Today we visited the hospital and I joyfully explained to James the craziness of American culture. A nurse walked up to him and gestured to me and asked something in Swahili. She asked me where I was from and I happily tweeted “California” with the mild accent I put on when talking to anyone of another culture. She looked at me puzzled and said “you are dark” and I said “yes” and she said “why”? I tried to explain that my mother is Mexican and the other half of my decent is central American which is a mix of European, African and Native American, she seemed unsatisfied with that answer. She told James,
“she looks Mzungi, her hair is Mzungi but she is dark”, then laughed and walked away like someone was playing a joke, like a duck with a hat on.

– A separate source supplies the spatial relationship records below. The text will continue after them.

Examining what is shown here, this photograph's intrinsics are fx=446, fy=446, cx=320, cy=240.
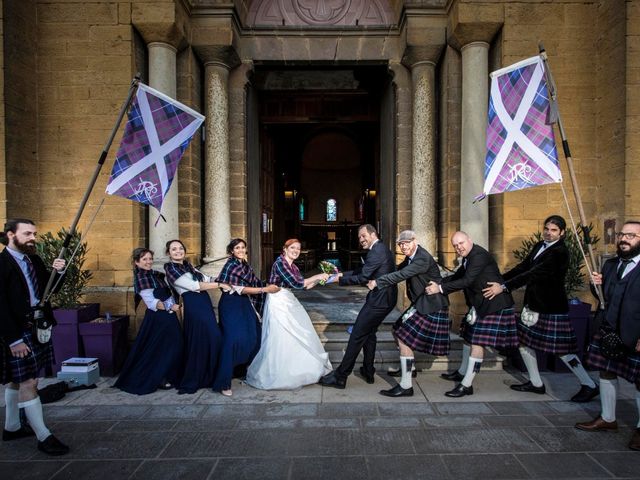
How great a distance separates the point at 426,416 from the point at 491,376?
5.15 ft

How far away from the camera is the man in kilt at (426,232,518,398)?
4.43 m

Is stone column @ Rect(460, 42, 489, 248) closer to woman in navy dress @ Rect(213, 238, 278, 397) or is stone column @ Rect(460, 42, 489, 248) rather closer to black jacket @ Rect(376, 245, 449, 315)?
black jacket @ Rect(376, 245, 449, 315)

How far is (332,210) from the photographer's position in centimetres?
2764

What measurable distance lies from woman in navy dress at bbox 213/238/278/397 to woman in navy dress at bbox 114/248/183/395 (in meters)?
0.52

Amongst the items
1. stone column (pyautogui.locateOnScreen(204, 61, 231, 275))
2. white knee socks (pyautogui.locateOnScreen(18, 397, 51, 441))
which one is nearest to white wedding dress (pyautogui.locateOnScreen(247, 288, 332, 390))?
white knee socks (pyautogui.locateOnScreen(18, 397, 51, 441))

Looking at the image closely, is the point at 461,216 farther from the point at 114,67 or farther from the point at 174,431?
the point at 114,67

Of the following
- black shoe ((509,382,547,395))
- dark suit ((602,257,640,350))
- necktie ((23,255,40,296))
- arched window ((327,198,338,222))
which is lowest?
black shoe ((509,382,547,395))

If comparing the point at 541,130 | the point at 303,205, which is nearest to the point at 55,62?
the point at 541,130

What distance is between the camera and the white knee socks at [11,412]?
3.57 metres

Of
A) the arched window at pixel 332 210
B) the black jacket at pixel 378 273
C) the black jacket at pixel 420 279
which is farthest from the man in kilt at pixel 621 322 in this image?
the arched window at pixel 332 210

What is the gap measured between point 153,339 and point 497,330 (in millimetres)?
3550

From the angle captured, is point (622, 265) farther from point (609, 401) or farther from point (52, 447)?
point (52, 447)

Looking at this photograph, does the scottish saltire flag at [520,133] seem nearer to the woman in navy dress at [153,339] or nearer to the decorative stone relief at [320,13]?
the decorative stone relief at [320,13]

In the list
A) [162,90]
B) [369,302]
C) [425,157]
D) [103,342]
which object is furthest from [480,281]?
[162,90]
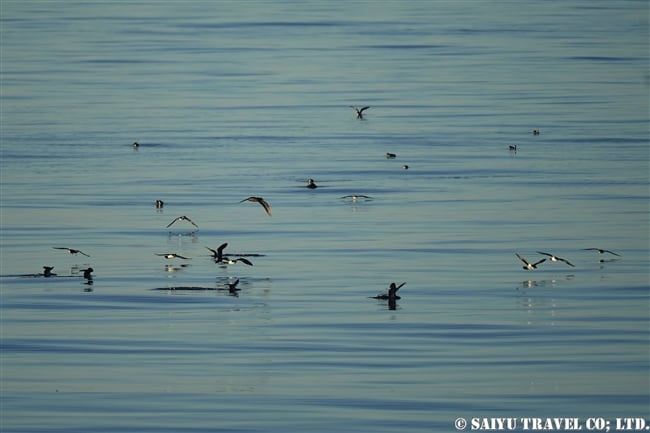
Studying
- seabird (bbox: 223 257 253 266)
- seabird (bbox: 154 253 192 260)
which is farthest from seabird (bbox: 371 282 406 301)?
seabird (bbox: 154 253 192 260)

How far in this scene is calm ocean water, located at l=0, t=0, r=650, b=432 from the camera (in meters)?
17.0

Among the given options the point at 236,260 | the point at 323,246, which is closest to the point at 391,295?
the point at 236,260

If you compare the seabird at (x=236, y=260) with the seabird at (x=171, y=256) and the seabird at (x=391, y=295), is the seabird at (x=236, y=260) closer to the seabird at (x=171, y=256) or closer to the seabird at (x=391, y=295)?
the seabird at (x=171, y=256)

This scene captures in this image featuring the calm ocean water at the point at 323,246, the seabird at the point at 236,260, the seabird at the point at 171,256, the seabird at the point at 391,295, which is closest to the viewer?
the calm ocean water at the point at 323,246

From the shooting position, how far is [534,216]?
27953 mm

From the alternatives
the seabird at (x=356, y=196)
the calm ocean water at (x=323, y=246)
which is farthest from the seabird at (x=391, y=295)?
the seabird at (x=356, y=196)

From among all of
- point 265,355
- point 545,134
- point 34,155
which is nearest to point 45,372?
point 265,355

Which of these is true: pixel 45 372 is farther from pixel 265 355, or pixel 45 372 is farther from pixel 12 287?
pixel 12 287

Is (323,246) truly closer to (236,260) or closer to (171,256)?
(236,260)

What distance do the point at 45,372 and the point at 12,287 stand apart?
4820 mm

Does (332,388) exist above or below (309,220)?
below

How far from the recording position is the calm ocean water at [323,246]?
17.0 meters

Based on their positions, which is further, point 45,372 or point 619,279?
point 619,279

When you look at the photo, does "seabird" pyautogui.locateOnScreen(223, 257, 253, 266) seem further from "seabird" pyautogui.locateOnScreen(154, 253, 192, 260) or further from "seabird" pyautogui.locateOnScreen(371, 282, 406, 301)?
"seabird" pyautogui.locateOnScreen(371, 282, 406, 301)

This was the third time in two days I had been asked this question. The first time I had no idea. It was outside of a bar that Emmanuel too k us to evangelize at. There were 10 or so men standing outside, and I wasn’t really paying attention feeling no real call to be there and figuring the appointment was for someone else, then I overheard someone say that they thought their relationship with God must be good since they go to sleep and wake up. At that point my face twisted up, partly in disbelief and I asked “you, know you can speak to God anytime you want right, 24/7? Jesus died on the cross so you have a direct line anytime day or night…” It was awhile before I was done but by the end a rapport had been built enough for me to ask them their tribes. Somewhere in all of that someone had asked me why I was dark but Emmanuel did not translate it for me and waited until we got home to ask, by his face I think he thought I might be offended. Occasionally I see albino Africans who have white skin and blonde hair but based on their features look as African as anyone else in Kenya. I wonder if they think that I have some sort of mutation that makes me dark.